WHAT YOU WILL DO ::
1 > Please reproduce the stretch of the phylogenetic analysis methods from "2.7 Phylogenetic and" through "species (including C." word for word.
2 > In the phylogenetic analysis methods, which program aligned the single-copy orthologous genes shared by the 11 species?
--- QUOTED PASSAGE ---
2.7 Phylogenetic and gene family evolutionary analyses
The single-copy orthologs from all involved species were statistically
analyzed using the longest transcripts for each gene. The single-copy
orthologous genes shared by the above 11 species (including C.
fluminea ) were aligned using MUSCLE (version 3.8.31) (Edgar, 2004). The
super-alignment of nucleotide sequences provided a reference tree
topology using PhyML (version 3.3) (Guindon et al., 2010). The
divergence times among species were roughly estimated by the MCMCTree
program of the PAML package (version 4.7a) (Yang, 2007) with the
approximate likelihood calculation method. We utilized molecular clock
data from the TimeTree (http://www.timetree.org/) (Kumar, Stecher,
Suleski, & Hedges, 2017) database as the calibration times.
According to divergence times and phylogenetic relationships, CAFÉ
(version 4.2) (De Bie, Cristianini, Demuth, & Hahn, 2006) was used to
analyze gene family evolution. The gene family expansion and contraction
were analyzed by comparing the differences between the ancestor and
involved species. The extended family genes for C. fluminea were
extracted and aligned to the functional enrichment on GO and KEGG to
detect their functions.
--- EXCERPTED DATA ---
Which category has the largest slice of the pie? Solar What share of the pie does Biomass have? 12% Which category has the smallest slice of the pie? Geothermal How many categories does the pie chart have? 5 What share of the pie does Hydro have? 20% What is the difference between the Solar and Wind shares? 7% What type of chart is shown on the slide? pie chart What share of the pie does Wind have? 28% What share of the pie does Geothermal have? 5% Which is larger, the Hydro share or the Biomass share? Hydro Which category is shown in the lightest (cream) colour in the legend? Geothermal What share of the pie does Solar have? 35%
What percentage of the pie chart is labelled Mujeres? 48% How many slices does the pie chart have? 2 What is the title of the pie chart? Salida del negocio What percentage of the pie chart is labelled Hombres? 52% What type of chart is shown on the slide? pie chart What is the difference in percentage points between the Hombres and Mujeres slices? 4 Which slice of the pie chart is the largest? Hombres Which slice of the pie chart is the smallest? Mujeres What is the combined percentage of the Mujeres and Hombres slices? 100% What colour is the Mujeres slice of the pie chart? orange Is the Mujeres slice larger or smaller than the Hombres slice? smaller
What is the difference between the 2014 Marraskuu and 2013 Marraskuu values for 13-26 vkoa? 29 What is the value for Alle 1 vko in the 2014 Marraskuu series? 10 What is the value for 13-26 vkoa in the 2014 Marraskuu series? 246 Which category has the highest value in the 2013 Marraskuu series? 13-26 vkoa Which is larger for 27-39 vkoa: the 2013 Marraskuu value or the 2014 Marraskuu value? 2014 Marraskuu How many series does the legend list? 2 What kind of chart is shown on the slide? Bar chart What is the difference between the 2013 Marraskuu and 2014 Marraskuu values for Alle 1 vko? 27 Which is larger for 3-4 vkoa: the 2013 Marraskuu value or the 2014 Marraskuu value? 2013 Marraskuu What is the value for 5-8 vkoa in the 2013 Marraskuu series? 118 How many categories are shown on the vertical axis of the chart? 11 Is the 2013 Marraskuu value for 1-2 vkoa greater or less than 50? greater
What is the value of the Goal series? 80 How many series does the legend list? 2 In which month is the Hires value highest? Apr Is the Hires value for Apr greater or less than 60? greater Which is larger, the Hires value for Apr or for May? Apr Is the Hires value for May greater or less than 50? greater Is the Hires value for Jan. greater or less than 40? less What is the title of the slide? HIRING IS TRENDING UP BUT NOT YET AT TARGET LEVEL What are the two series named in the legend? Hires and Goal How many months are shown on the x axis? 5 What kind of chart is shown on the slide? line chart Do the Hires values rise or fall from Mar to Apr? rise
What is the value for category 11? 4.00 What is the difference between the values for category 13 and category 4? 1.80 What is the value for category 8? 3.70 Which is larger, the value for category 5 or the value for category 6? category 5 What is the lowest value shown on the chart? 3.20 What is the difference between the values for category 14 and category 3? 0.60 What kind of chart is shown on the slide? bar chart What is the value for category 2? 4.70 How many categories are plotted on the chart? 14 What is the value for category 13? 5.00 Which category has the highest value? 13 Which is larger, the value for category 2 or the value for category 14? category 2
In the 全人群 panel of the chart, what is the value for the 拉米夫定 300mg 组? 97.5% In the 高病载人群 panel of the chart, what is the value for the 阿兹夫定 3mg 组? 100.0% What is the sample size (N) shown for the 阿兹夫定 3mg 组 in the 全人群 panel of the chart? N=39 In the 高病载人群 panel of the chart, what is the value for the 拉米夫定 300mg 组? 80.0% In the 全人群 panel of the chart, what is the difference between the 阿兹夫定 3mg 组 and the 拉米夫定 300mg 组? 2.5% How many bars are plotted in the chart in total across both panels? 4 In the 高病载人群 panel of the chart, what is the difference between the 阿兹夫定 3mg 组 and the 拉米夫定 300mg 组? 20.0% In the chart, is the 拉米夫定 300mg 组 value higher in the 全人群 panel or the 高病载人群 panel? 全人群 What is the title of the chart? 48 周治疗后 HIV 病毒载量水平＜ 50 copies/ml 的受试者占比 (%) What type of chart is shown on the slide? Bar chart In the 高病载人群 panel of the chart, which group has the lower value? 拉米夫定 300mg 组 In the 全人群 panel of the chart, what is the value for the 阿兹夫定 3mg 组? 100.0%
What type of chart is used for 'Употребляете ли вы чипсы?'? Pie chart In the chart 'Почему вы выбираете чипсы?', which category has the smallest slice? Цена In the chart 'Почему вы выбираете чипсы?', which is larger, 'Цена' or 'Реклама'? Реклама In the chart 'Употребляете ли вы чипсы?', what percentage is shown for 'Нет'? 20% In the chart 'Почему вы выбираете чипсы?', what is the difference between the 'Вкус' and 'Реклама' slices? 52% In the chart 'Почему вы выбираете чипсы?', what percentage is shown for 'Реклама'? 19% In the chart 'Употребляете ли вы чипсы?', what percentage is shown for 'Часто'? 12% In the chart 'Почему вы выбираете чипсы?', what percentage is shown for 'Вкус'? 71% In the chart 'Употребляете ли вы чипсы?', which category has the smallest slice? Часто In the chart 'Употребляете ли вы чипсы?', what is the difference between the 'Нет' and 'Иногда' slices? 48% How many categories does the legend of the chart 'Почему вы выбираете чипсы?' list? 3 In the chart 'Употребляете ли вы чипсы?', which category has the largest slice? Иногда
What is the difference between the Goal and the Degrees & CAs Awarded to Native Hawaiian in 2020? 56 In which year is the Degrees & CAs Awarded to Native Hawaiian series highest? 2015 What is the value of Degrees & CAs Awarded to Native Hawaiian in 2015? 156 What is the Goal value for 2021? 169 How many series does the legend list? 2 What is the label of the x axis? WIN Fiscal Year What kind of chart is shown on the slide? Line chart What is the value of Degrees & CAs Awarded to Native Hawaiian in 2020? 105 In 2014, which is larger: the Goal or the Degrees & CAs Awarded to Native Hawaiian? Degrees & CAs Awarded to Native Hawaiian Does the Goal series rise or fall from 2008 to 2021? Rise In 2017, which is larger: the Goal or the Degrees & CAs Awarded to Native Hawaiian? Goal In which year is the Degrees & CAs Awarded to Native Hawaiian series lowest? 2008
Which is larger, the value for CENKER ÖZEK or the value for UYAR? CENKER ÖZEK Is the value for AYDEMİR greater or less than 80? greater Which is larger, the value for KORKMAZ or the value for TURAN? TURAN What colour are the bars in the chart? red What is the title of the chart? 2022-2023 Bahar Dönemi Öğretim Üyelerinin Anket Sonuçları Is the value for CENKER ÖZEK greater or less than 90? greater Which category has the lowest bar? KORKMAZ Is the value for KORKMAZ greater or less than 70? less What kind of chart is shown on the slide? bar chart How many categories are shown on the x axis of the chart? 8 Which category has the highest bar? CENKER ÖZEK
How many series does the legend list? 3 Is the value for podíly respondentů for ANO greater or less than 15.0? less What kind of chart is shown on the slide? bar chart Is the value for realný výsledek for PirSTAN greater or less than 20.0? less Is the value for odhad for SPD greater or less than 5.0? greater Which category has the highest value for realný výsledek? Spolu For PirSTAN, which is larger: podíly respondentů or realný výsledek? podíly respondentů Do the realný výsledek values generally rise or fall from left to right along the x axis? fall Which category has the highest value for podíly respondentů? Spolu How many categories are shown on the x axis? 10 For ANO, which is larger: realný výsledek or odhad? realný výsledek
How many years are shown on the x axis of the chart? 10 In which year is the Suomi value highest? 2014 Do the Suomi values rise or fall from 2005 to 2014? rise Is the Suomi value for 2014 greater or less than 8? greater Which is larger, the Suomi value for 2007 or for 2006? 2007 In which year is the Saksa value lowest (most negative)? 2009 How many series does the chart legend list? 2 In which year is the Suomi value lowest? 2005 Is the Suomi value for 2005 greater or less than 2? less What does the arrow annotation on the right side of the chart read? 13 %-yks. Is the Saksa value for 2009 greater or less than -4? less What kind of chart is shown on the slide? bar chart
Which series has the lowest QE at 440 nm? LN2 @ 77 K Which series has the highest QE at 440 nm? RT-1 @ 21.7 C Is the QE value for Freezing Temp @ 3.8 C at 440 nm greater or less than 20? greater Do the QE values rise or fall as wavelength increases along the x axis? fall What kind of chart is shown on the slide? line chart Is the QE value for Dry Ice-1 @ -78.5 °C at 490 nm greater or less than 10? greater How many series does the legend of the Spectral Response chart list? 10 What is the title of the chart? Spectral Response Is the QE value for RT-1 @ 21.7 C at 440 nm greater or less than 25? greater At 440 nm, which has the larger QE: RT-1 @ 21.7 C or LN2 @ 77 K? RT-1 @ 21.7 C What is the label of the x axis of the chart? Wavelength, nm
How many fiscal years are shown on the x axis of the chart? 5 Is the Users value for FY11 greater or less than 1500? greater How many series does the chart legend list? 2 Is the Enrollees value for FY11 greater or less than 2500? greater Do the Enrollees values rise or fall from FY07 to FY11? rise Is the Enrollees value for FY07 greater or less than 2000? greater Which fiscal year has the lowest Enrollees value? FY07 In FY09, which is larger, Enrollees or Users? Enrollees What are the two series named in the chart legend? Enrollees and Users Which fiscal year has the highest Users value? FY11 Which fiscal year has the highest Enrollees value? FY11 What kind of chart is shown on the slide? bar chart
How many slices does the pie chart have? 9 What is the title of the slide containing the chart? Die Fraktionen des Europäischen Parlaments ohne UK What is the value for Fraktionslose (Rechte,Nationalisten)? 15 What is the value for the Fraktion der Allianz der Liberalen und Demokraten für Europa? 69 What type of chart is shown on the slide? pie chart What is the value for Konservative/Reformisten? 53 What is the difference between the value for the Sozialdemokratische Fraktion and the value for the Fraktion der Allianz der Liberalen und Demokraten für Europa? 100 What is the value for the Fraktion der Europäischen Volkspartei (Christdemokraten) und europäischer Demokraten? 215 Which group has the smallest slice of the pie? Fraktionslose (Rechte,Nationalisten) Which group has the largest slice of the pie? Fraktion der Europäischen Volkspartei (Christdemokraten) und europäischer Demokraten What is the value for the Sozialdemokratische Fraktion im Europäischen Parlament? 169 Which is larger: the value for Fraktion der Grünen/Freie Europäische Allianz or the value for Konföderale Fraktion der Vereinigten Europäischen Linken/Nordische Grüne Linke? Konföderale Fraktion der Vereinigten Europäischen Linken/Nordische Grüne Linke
---
SOLUTIONS PER TASK ::
1 >
2.7 Phylogenetic and gene family evolutionary analyses
The single-copy orthologs from all involved species were statistically
analyzed using the longest transcripts for each gene. The single-copy
orthologous genes shared by the above 11 species (including C.

2 > MUSCLE (version 3.8.31).